Our households largely determine the mix of microorganisms that inhabit our saliva, according to researchers from the United Kingdom. Overall, these researchers found, environmental influences play a far larger role than human genetics in shaping the salivary microbiome and in shaping oral and systemic health.
“It’s generally becoming known that there’s a link between our microbiomes and our health and that’s reason enough to find out what’s in there, how they arrived, there, and what they are doing,” said Adam P. Roberts, PhD, now a senior lecturer in antimicrobial chemotherapy and resistance at the Liverpool School of Tropical Medicine. He co-led the study when he was at the University College London (UCL) Eastman Dental Institute.
“The oral cavity is naturally colonized by hundreds of bacterial species, which stop external pathogens from establishing a foothold, but they also can themselves cause oral disease,” said Liam Shaw, a graduate student at the UCL Genetics Institute.
The researchers wanted to know how the salivary microbiome gets established and which factors are most responsible for the mix of bacteria there. UCL immunologist Andrew M. Smith, PhD, had access to DNA and saliva from an extended Ashkenazi Jewish family living in various households spread across 4 cities on 3 continents. This sample set allowed the team to ask how much of the variation in salivary microbiomes is due to host genetics and how much is due to the environment.
As ultra-orthodox Ashkenazi Jews, the members of the family share cultural diets and lifestyles that control for many confounding factors. Also, since the family members’ DNA had already been sequenced to the level of single changes in the DNA code, the researchers had a unique and precise measurement of their genetic relatedness.

━━━━━━━━━━━━━━━━

WORK TO COMPLETE:
a) Duplicate the passage from the salivary microbiome article starting at "Our households largely" and ending at "Eastman Dental Institute.".
b) Name every person the salivary microbiome article mentions by name.
c) According to the salivary microbiome article, across how many cities and continents were the family's households spread?

━━━━━━━━━━━━━━━━

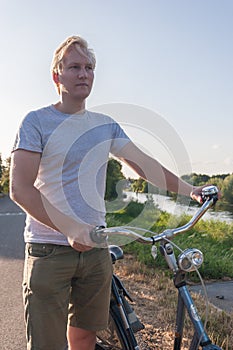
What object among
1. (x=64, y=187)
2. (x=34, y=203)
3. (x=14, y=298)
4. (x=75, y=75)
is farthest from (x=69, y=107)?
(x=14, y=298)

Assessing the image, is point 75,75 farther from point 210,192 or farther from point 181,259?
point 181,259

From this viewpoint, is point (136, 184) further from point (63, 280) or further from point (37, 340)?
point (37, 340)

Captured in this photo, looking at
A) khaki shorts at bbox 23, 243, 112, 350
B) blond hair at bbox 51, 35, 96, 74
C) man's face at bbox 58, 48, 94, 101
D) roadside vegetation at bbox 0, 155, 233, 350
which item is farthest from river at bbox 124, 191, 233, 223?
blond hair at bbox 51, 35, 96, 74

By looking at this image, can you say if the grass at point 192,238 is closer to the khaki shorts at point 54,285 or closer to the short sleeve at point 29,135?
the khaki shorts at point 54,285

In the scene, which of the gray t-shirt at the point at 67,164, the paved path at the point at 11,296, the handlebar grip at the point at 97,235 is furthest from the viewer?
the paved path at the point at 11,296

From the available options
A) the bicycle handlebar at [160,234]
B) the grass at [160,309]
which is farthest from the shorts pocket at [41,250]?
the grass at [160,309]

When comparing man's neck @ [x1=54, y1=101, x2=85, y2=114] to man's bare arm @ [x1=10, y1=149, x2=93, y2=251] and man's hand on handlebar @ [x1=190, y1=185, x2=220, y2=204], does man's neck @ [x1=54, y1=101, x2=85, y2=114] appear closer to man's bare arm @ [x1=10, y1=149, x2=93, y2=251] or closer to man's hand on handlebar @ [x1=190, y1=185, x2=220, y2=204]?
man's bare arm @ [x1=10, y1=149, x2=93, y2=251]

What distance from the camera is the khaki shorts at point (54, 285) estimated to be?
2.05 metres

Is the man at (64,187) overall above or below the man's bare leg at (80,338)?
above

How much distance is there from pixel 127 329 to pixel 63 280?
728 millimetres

━━━━━━━━━━━━━━━━

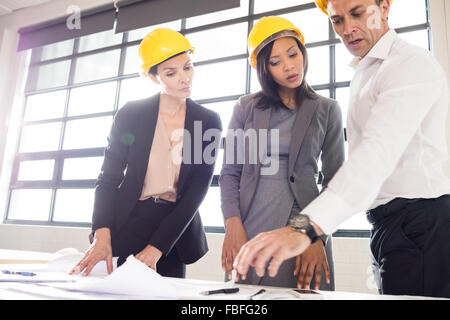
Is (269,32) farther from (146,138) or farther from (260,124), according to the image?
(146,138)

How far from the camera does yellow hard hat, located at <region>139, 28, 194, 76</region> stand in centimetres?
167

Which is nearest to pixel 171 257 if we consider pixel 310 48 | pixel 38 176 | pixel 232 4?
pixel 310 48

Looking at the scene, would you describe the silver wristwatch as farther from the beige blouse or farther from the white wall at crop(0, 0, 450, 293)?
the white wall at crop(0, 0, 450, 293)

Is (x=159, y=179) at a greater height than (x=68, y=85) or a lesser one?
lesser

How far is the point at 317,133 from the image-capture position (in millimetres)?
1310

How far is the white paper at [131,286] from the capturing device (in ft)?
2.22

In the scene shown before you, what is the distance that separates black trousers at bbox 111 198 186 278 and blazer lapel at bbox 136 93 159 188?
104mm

━━━━━━━━━━━━━━━━

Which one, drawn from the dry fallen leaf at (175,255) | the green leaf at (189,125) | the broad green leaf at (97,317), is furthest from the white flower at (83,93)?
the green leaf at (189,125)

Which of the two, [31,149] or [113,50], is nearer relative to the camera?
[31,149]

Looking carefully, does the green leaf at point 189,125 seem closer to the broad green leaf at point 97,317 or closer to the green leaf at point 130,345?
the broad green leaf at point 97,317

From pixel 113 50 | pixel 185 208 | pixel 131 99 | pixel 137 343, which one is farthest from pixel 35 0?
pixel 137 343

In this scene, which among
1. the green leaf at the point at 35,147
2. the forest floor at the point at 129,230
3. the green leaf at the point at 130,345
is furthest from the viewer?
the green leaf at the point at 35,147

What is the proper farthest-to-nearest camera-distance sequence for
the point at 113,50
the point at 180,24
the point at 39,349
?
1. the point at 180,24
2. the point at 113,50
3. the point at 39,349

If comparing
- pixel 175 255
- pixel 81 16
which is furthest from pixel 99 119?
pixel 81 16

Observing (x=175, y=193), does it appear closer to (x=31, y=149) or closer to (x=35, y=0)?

━━━━━━━━━━━━━━━━

ANSWERS BY TASK:
a)
Our households largely determine the mix of microorganisms that inhabit our saliva, according to researchers from the United Kingdom. Overall, these researchers found, environmental influences play a far larger role than human genetics in shaping the salivary microbiome and in shaping oral and systemic health.
“It’s generally becoming known that there’s a link between our microbiomes and our health and that’s reason enough to find out what’s in there, how they arrived, there, and what they are doing,” said Adam P. Roberts, PhD, now a senior lecturer in antimicrobial chemotherapy and resistance at the Liverpool School of Tropical Medicine. He co-led the study when he was at the University College London (UCL) Eastman Dental Institute.

b) Adam P. Roberts, Liam Shaw, Andrew M. Smith

c) 4 cities on 3 continents.